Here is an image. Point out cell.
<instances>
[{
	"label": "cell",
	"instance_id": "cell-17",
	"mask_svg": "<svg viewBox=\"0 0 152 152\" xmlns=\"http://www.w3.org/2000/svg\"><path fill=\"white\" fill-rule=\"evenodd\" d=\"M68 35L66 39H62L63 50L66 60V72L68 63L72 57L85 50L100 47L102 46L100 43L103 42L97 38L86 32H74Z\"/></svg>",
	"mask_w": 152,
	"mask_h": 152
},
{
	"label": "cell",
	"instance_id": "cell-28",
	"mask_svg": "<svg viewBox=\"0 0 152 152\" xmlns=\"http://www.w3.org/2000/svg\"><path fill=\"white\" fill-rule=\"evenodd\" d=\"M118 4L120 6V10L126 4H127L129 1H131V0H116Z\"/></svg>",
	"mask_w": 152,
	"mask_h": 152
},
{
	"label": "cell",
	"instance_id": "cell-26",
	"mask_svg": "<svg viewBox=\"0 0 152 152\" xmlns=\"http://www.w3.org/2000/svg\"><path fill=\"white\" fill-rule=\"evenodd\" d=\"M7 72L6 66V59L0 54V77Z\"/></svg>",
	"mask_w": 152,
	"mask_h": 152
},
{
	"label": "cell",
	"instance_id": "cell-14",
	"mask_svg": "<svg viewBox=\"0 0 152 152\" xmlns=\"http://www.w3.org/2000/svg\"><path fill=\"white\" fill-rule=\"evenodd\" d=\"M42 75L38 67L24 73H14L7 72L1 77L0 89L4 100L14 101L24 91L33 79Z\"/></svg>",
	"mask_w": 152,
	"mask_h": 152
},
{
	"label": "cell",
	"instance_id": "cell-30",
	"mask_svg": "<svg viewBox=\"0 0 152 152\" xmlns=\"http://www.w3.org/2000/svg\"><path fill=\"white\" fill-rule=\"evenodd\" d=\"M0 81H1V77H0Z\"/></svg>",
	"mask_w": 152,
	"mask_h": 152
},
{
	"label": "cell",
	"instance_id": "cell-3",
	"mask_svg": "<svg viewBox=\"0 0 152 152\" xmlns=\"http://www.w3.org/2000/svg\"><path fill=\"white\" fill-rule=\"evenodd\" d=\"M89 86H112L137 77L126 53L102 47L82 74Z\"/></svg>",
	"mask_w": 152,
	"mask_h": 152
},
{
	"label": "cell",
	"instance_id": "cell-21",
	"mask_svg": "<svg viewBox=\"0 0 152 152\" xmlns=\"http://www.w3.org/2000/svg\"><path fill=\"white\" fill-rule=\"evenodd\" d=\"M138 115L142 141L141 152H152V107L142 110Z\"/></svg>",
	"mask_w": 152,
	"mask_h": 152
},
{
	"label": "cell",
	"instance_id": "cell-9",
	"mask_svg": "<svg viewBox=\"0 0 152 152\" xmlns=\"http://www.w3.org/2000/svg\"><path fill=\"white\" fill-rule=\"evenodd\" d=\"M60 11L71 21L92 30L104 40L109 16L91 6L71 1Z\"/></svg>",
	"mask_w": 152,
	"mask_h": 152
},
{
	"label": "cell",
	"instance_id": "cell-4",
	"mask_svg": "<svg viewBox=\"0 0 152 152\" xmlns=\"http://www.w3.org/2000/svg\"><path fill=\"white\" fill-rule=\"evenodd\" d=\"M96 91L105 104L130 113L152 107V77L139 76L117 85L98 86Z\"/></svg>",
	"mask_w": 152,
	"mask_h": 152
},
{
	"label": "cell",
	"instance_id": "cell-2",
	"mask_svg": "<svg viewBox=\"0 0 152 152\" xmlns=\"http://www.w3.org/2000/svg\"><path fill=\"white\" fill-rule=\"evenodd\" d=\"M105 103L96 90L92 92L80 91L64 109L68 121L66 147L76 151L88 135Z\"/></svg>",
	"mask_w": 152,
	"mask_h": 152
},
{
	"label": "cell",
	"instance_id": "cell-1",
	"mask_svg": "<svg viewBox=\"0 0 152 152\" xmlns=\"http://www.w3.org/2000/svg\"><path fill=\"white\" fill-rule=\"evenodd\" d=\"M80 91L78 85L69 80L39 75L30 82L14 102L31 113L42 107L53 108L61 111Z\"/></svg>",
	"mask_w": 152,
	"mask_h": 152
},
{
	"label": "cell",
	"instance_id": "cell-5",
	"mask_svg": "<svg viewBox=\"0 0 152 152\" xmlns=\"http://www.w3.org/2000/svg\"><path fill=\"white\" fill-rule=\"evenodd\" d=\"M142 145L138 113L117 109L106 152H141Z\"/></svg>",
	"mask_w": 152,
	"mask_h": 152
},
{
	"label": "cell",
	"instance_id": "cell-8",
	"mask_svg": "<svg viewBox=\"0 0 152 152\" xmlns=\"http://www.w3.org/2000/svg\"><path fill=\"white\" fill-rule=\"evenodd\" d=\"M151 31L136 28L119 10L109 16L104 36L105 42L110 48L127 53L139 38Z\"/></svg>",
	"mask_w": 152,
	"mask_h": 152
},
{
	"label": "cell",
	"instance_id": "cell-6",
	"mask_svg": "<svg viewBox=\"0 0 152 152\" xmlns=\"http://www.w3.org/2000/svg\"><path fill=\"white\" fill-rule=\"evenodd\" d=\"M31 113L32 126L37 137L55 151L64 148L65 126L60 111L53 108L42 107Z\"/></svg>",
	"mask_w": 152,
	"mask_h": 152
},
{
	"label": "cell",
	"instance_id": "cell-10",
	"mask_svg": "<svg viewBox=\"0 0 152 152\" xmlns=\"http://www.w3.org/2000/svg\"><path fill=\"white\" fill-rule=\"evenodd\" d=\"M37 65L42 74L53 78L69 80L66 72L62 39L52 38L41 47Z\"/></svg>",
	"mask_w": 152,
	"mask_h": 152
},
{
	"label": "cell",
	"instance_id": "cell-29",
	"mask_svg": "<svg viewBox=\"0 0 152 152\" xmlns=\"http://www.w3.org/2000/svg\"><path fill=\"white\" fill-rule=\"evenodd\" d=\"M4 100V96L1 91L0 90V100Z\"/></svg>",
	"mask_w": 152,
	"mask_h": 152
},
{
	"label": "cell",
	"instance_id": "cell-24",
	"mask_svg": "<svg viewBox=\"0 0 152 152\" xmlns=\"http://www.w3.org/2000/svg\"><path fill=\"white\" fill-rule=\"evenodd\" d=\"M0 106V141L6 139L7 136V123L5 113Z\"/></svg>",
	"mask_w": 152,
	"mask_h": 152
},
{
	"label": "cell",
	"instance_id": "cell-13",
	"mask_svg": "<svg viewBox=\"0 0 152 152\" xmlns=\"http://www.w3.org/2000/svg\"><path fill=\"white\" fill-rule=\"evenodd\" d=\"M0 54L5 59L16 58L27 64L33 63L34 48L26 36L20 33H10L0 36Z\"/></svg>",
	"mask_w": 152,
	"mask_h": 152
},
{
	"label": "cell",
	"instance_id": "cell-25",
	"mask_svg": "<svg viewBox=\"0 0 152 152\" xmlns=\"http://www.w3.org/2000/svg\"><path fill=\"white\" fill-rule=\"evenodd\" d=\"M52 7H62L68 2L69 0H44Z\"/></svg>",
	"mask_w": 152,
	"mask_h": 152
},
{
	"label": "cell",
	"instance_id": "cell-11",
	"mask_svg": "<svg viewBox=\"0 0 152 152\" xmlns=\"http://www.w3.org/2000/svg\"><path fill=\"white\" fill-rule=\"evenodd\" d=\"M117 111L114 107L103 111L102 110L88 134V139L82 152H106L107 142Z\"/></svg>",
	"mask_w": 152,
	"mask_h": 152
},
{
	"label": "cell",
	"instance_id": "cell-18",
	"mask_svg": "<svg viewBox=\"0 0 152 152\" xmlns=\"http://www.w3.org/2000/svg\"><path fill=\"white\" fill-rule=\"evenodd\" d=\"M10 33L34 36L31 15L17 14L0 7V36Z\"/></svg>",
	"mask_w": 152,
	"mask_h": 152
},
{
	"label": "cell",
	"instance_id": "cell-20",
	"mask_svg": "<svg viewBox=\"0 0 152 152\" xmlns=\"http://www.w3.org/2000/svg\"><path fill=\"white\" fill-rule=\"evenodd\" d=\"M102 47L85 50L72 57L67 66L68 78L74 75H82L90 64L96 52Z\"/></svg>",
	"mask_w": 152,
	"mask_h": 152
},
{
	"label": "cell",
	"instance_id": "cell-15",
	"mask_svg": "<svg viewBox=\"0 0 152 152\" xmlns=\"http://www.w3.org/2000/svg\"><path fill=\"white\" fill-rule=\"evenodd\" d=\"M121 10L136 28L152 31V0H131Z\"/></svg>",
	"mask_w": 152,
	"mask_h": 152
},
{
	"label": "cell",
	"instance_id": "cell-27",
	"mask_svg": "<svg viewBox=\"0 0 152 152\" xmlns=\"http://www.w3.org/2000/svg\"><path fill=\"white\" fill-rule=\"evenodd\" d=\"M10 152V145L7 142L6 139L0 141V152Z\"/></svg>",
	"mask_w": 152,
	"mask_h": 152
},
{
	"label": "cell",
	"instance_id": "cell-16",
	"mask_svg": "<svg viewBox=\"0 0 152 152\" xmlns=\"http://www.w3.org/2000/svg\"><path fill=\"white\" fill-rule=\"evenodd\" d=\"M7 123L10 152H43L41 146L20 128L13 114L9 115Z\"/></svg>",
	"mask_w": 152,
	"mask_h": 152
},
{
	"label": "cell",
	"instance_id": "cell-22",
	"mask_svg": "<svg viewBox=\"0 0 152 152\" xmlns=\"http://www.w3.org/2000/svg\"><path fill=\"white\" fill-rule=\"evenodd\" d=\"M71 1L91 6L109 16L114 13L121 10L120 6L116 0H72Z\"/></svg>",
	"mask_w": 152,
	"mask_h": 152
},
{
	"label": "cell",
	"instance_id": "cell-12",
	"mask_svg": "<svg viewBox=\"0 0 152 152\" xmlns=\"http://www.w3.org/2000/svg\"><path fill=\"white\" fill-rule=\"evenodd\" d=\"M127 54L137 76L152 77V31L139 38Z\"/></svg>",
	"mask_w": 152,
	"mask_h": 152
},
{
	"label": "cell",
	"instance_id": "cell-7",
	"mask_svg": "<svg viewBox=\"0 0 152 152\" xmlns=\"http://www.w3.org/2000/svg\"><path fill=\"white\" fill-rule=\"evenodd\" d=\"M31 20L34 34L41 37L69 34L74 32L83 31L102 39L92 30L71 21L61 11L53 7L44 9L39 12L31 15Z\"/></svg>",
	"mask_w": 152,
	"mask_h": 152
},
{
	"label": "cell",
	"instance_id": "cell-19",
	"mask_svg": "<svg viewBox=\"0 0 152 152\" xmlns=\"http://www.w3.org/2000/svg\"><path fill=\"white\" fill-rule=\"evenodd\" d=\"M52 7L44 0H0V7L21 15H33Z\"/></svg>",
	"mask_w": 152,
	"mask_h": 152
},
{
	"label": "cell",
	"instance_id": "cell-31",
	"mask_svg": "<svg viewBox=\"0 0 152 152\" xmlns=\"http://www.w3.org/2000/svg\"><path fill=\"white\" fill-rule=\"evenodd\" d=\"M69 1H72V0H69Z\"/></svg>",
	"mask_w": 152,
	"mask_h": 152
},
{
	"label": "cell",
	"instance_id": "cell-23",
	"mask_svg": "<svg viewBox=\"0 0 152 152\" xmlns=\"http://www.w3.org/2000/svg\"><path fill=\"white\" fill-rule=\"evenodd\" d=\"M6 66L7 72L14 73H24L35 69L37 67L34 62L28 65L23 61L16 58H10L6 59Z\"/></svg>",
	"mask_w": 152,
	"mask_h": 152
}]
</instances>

Directive :: Turn the records, from the first line through the line that contains "115L142 141L141 152H152V107L142", into a JSON list of strings with one string per line, leaving out any blank lines.

Full answer ::
[
  "Here is an image. Point out cell.",
  "<instances>",
  "[{",
  "\t\"label\": \"cell\",",
  "\t\"instance_id\": \"cell-17\",",
  "\t\"mask_svg\": \"<svg viewBox=\\\"0 0 152 152\\\" xmlns=\\\"http://www.w3.org/2000/svg\\\"><path fill=\\\"white\\\" fill-rule=\\\"evenodd\\\" d=\\\"M68 35L66 39H62L63 50L66 60V72L68 63L72 57L85 50L100 47L102 46L100 43L103 42L97 38L86 32H74Z\\\"/></svg>\",",
  "\t\"mask_w\": 152,",
  "\t\"mask_h\": 152",
  "},",
  "{",
  "\t\"label\": \"cell\",",
  "\t\"instance_id\": \"cell-28\",",
  "\t\"mask_svg\": \"<svg viewBox=\\\"0 0 152 152\\\" xmlns=\\\"http://www.w3.org/2000/svg\\\"><path fill=\\\"white\\\" fill-rule=\\\"evenodd\\\" d=\\\"M118 4L120 6V10L126 4H127L129 1H131V0H116Z\\\"/></svg>\",",
  "\t\"mask_w\": 152,",
  "\t\"mask_h\": 152",
  "},",
  "{",
  "\t\"label\": \"cell\",",
  "\t\"instance_id\": \"cell-26\",",
  "\t\"mask_svg\": \"<svg viewBox=\\\"0 0 152 152\\\" xmlns=\\\"http://www.w3.org/2000/svg\\\"><path fill=\\\"white\\\" fill-rule=\\\"evenodd\\\" d=\\\"M7 72L6 66V59L0 54V77Z\\\"/></svg>\",",
  "\t\"mask_w\": 152,",
  "\t\"mask_h\": 152",
  "},",
  "{",
  "\t\"label\": \"cell\",",
  "\t\"instance_id\": \"cell-14\",",
  "\t\"mask_svg\": \"<svg viewBox=\\\"0 0 152 152\\\" xmlns=\\\"http://www.w3.org/2000/svg\\\"><path fill=\\\"white\\\" fill-rule=\\\"evenodd\\\" d=\\\"M42 75L38 67L24 73H14L7 72L1 77L0 89L4 100L14 101L24 91L33 79Z\\\"/></svg>\",",
  "\t\"mask_w\": 152,",
  "\t\"mask_h\": 152",
  "},",
  "{",
  "\t\"label\": \"cell\",",
  "\t\"instance_id\": \"cell-30\",",
  "\t\"mask_svg\": \"<svg viewBox=\\\"0 0 152 152\\\" xmlns=\\\"http://www.w3.org/2000/svg\\\"><path fill=\\\"white\\\" fill-rule=\\\"evenodd\\\" d=\\\"M0 81H1V77H0Z\\\"/></svg>\",",
  "\t\"mask_w\": 152,",
  "\t\"mask_h\": 152",
  "},",
  "{",
  "\t\"label\": \"cell\",",
  "\t\"instance_id\": \"cell-3\",",
  "\t\"mask_svg\": \"<svg viewBox=\\\"0 0 152 152\\\" xmlns=\\\"http://www.w3.org/2000/svg\\\"><path fill=\\\"white\\\" fill-rule=\\\"evenodd\\\" d=\\\"M89 86H112L137 77L126 53L102 47L82 74Z\\\"/></svg>\",",
  "\t\"mask_w\": 152,",
  "\t\"mask_h\": 152",
  "},",
  "{",
  "\t\"label\": \"cell\",",
  "\t\"instance_id\": \"cell-21\",",
  "\t\"mask_svg\": \"<svg viewBox=\\\"0 0 152 152\\\" xmlns=\\\"http://www.w3.org/2000/svg\\\"><path fill=\\\"white\\\" fill-rule=\\\"evenodd\\\" d=\\\"M138 115L142 141L141 152H152V107L142 110Z\\\"/></svg>\","
]